§ DATA:
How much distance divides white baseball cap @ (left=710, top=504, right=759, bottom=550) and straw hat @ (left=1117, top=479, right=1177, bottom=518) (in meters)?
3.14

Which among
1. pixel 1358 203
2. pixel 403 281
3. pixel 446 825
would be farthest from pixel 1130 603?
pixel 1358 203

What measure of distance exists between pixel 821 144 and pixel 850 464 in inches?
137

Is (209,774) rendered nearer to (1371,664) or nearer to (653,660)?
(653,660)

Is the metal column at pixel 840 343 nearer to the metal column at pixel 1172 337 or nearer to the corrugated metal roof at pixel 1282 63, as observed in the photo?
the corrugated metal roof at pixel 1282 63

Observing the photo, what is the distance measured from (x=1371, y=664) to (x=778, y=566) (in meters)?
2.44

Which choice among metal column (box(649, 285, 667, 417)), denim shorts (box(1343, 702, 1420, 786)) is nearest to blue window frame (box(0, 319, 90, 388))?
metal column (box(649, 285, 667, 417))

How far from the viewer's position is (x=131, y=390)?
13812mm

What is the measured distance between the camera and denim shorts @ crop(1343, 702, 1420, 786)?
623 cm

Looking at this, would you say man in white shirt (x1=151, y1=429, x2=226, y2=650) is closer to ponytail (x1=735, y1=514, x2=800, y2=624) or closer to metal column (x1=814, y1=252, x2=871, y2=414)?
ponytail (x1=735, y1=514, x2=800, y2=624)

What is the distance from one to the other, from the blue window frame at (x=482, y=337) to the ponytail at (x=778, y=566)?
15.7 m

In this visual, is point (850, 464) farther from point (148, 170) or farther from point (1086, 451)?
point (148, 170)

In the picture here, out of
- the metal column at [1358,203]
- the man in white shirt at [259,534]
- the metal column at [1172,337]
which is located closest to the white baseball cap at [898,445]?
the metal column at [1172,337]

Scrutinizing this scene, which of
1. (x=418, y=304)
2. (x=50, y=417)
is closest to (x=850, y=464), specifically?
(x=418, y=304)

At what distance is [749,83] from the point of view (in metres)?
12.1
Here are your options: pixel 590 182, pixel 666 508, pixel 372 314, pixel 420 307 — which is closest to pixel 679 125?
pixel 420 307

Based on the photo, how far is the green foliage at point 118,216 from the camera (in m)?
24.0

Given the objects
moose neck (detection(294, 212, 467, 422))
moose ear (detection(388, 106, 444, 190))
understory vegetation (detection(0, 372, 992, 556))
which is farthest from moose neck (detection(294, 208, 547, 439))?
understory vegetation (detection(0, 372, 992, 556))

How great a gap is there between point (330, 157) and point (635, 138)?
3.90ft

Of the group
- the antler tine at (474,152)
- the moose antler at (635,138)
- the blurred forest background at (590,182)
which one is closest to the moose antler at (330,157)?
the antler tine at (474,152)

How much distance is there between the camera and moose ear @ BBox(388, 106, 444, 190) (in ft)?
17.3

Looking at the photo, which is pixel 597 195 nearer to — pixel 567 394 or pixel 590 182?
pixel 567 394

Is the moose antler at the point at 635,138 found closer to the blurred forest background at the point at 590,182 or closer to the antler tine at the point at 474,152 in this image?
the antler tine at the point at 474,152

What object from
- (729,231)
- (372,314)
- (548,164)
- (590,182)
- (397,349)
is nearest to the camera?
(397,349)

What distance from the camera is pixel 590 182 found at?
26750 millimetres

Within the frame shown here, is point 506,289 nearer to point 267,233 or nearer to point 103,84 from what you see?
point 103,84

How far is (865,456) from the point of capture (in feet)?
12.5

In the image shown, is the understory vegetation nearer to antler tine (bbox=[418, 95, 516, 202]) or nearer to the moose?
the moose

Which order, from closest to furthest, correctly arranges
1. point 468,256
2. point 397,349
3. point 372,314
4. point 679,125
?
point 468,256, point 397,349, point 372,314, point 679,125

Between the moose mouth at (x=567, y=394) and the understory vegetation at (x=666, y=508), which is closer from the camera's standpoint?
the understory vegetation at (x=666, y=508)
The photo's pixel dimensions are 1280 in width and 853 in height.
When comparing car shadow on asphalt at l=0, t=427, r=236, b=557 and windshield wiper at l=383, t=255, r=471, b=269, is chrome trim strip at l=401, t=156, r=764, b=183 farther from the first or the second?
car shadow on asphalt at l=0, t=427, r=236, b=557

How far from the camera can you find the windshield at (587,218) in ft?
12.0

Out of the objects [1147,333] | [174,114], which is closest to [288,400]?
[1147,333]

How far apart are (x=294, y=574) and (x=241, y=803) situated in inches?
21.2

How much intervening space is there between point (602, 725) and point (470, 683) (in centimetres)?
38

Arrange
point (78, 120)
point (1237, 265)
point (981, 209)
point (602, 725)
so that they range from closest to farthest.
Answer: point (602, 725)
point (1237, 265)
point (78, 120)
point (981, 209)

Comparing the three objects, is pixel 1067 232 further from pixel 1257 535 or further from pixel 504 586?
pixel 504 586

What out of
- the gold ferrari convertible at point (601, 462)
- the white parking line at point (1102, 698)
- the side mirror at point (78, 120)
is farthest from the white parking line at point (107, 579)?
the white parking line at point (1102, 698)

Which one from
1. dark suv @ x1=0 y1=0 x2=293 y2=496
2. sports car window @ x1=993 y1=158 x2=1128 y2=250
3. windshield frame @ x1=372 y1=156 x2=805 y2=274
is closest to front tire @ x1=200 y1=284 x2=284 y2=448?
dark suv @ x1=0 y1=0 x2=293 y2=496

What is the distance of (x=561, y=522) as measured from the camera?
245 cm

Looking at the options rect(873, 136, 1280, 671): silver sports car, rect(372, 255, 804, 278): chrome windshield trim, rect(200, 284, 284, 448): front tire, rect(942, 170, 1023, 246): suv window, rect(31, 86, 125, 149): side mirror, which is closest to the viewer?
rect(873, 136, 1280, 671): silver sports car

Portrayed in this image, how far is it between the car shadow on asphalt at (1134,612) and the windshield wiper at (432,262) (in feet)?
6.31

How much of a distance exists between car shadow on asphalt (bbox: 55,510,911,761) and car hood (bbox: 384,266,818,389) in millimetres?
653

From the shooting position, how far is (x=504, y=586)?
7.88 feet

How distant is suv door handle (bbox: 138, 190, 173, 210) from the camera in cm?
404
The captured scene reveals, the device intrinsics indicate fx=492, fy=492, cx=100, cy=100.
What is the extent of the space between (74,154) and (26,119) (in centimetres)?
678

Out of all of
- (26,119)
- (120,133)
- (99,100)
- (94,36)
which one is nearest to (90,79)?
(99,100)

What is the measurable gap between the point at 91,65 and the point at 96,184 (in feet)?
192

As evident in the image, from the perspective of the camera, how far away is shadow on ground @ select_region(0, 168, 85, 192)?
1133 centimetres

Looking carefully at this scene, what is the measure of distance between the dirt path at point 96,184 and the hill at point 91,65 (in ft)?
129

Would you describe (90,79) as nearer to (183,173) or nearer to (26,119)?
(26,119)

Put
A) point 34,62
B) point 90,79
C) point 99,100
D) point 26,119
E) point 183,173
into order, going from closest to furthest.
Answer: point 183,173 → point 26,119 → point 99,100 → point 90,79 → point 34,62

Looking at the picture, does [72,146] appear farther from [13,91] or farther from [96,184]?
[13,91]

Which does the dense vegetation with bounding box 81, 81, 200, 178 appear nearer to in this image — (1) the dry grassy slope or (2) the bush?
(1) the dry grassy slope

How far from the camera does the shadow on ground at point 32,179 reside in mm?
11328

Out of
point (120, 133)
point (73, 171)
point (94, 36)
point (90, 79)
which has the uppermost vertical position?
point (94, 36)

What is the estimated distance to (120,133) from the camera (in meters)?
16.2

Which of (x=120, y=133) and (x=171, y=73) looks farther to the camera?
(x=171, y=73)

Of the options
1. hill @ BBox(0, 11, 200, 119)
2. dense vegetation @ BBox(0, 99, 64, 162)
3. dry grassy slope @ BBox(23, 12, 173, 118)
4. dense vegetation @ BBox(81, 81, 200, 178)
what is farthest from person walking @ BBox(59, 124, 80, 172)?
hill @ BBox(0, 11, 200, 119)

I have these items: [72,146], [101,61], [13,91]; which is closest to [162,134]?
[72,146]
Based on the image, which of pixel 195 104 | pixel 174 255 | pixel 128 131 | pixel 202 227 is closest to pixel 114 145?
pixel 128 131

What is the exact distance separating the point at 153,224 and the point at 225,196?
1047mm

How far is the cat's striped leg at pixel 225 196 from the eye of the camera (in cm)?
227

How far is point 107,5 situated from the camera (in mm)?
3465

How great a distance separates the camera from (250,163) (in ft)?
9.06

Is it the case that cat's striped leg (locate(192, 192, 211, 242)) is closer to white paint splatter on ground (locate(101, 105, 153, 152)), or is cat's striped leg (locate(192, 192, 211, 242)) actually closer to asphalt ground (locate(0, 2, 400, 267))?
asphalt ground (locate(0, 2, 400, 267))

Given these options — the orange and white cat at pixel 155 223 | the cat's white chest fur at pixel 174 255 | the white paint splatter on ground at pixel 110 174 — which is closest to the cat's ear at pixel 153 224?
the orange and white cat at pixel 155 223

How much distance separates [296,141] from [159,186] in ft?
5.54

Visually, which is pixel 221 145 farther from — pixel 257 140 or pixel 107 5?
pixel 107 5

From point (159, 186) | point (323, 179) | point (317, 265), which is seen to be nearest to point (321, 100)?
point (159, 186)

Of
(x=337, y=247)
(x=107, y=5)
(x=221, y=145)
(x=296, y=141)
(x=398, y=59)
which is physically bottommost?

§ WHAT YOU WILL DO: Quote the material word for word, beginning at the line that contains "Portrayed in this" and stopping after the line that contains "Answer: point 183,173".

§ ANSWER FOR THE TASK:
Portrayed in this image, how far is it between the car shadow on asphalt at (1134,612) and the windshield wiper at (432,262) (in feet)?
6.31

How much of a distance exists between car shadow on asphalt (bbox: 55,510,911,761) and car hood (bbox: 384,266,818,389) in millimetres?
653

From the shooting position, how far is (x=504, y=586)?
7.88 feet

How distant is suv door handle (bbox: 138, 190, 173, 210) from the camera in cm?
404
The captured scene reveals, the device intrinsics indicate fx=492, fy=492, cx=100, cy=100.
What is the extent of the space between (74,154) and (26,119) (in centimetres)?
678

Out of all of
- (26,119)
- (120,133)
- (99,100)
- (94,36)
which one is nearest to (90,79)?
(99,100)

What is the measurable gap between the point at 91,65 and the point at 96,184 (in feet)?
192

As evident in the image, from the perspective of the camera, how far away is shadow on ground @ select_region(0, 168, 85, 192)?
1133 centimetres

Looking carefully at this scene, what is the measure of distance between the dirt path at point 96,184 and the hill at point 91,65 (in ft)?
129

Would you describe (90,79) as nearer to (183,173) or nearer to (26,119)?
(26,119)

Put
A) point 34,62
B) point 90,79
C) point 99,100
D) point 26,119
E) point 183,173
into order, going from closest to furthest.
Answer: point 183,173 → point 26,119 → point 99,100 → point 90,79 → point 34,62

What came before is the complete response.